**Supplied data**
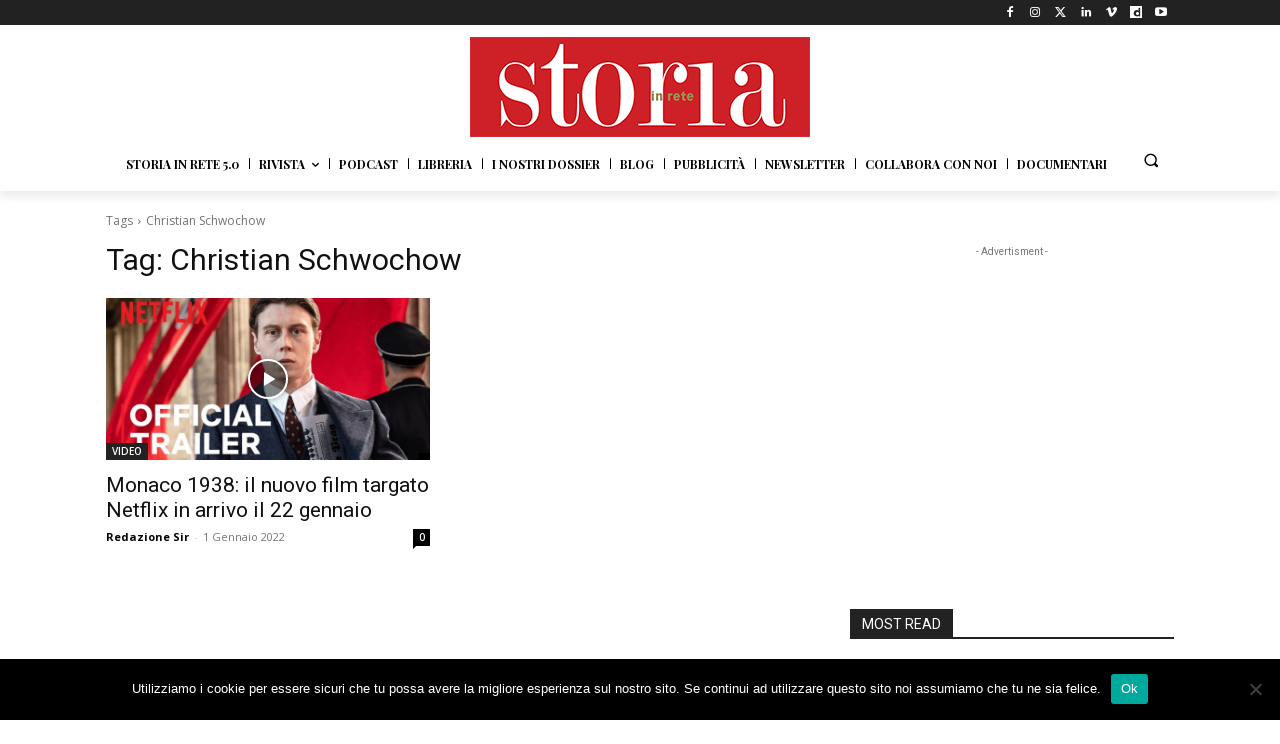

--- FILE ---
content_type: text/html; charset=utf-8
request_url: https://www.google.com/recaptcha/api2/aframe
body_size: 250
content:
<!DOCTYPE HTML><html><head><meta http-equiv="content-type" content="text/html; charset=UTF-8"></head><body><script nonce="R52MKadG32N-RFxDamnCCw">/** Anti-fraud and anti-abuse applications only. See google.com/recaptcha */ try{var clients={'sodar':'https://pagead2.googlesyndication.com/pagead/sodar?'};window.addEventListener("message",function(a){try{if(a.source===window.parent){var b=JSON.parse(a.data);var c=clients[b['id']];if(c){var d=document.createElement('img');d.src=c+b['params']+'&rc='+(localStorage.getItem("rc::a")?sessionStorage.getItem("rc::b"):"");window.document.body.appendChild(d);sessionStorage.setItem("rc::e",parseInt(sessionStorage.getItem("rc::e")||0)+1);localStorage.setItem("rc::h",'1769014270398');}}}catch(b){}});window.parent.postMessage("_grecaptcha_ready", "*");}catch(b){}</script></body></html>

**Your objective**
Reproduce verbatim the stretch of lines beginning with the one containing "body_size: 250" and ending at the close of the entries above.

**Task solution**
body_size: 250
content:
<!DOCTYPE HTML><html><head><meta http-equiv="content-type" content="text/html; charset=UTF-8"></head><body><script nonce="R52MKadG32N-RFxDamnCCw">/** Anti-fraud and anti-abuse applications only. See google.com/recaptcha */ try{var clients={'sodar':'https://pagead2.googlesyndication.com/pagead/sodar?'};window.addEventListener("message",function(a){try{if(a.source===window.parent){var b=JSON.parse(a.data);var c=clients[b['id']];if(c){var d=document.createElement('img');d.src=c+b['params']+'&rc='+(localStorage.getItem("rc::a")?sessionStorage.getItem("rc::b"):"");window.document.body.appendChild(d);sessionStorage.setItem("rc::e",parseInt(sessionStorage.getItem("rc::e")||0)+1);localStorage.setItem("rc::h",'1769014270398');}}}catch(b){}});window.parent.postMessage("_grecaptcha_ready", "*");}catch(b){}</script></body></html>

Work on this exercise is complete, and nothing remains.